Lecture par Jean-louis Trintignant accompagné par Daniel Mille à l'accordéon et Grégoire Korniluk au violoncelle, dans une mise en scène de Gabor Rassov.
A l’avant-scène du grand plateau de la salle mythique de l’Odéon, ils sont assis côte à côte : Daniel Mille accordéoniste, Grégoire Korniluk violoncelliste et lui, chacun sur un fauteuil de velours rouge.
Jean-Louis Trintignant a choisi une vingtaine de poèmes, dont certains très courts, de trois poètes libertaires : Jacques Prévert, Boris Vian et Robert Desnos. Des textes sur l’amour et la mort.
Dans la plus grande sobriété, dirigé par Gabor Rassov, il dit de sa voix inimitable, rocailleuse à la finale toute en onctuosité, les mots de ces poètes comme au coin du feu, dans le cocon de lumière créé par Orazio Trotta.

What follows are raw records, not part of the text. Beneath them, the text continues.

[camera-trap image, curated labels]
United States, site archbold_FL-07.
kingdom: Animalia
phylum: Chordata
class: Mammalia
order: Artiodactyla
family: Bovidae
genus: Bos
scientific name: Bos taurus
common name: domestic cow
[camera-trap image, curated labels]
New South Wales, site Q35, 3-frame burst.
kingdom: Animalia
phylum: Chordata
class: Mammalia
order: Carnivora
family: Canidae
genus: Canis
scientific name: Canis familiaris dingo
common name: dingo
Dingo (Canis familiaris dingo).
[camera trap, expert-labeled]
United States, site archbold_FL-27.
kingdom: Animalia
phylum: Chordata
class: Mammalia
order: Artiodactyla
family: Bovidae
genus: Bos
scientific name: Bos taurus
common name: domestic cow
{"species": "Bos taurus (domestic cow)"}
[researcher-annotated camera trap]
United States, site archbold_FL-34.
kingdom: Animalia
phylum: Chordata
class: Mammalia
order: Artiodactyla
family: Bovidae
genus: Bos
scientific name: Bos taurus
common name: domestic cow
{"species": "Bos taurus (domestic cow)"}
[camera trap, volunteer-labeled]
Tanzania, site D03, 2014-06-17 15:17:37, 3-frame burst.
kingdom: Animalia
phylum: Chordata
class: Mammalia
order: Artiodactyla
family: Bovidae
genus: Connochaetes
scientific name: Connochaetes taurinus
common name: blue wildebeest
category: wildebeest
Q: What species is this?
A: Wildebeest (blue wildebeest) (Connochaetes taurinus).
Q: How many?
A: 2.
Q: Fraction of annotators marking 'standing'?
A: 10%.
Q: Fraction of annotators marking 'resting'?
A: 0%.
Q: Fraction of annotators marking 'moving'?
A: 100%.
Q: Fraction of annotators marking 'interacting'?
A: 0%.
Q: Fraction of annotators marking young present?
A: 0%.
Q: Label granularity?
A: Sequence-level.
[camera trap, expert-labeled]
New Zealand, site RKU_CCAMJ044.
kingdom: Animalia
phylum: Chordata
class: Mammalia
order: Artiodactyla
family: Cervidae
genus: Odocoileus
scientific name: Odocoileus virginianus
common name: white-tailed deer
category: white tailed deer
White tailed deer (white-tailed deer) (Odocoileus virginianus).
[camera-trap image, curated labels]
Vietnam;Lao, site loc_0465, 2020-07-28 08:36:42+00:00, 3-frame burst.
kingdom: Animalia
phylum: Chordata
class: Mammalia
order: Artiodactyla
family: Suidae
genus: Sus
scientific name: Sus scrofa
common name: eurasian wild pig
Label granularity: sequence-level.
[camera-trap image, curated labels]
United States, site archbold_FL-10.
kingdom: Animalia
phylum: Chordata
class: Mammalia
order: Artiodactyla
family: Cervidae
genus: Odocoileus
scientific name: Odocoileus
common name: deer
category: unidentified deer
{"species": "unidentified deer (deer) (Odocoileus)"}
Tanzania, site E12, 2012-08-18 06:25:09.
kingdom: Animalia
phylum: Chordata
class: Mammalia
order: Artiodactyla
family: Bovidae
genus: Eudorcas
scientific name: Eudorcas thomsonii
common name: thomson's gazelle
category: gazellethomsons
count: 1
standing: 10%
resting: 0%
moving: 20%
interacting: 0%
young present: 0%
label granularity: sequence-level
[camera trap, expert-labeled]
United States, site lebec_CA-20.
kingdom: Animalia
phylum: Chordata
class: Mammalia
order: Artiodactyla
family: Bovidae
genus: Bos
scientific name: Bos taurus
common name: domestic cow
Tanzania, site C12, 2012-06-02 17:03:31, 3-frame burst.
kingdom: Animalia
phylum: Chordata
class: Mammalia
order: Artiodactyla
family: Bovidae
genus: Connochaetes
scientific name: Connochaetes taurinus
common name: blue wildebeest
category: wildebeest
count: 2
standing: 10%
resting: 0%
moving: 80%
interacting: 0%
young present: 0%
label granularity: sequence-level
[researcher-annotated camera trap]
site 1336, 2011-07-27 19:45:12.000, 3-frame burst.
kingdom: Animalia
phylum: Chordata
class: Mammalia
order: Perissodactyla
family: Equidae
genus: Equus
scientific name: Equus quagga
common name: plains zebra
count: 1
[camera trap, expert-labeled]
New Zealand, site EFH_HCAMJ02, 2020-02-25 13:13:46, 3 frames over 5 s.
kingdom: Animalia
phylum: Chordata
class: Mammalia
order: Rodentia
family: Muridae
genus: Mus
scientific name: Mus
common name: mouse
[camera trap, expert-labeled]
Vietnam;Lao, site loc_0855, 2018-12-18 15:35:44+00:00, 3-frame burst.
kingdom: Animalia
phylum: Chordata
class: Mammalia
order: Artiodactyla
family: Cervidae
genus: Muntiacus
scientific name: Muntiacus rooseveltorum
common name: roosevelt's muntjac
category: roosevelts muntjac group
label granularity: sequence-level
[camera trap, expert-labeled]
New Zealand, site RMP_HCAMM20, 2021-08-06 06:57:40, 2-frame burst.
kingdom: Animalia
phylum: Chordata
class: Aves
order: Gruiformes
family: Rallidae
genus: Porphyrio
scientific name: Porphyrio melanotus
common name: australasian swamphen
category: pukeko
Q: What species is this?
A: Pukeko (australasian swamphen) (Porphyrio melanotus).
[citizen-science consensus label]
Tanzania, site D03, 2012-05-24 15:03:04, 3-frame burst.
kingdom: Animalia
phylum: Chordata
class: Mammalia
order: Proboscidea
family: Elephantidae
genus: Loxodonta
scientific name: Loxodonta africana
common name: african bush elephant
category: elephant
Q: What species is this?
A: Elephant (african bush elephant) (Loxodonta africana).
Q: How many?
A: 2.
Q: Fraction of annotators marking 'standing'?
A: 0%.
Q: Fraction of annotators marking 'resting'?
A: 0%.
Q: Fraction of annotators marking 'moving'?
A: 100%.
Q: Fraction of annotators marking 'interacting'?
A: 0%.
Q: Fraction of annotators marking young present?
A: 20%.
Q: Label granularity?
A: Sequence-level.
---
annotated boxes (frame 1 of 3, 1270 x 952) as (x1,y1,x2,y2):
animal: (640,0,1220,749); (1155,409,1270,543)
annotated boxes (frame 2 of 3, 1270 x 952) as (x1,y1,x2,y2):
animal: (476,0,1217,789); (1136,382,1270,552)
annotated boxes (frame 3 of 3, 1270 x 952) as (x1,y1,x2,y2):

Il y a l’expiration d’un souffle qui donne aux textes, même les plus concis, des résonances infinies. Et sa voix chaude et rassurante, portée par les notes magnifiques des deux musiciens tout en discrétion, exprime le désespoir, le cynisme ou la fantaisie de ces trois jongleurs de mots.
Il y a des textes bouleversants (comme ceux de Robert Desnos écrit en déportation à sa femme Youki) et des mots légers qui expriment des choses graves. Et ce n’est pas une toux persistante ("pardon, je suis enrhumé" dit-il) qui l’empêchera de faire entendre ces paroles pleines de lucidité et de cocasserie de ces trois grands poètes.
Même s’il reste assis tout au long du spectacle (sauf pour la courte nouvelle de Vian : "Les fourmis"), les gens au salut sont debout, rendant hommage à une carrière exemplaire et le remerciant de ce récital d’une grande douceur, avec l’humour blotti au cœur. Il conclut cette soirée magique par ces mots de Boris Vian : "Pourquoi que je vis ? Parce que c’est joli."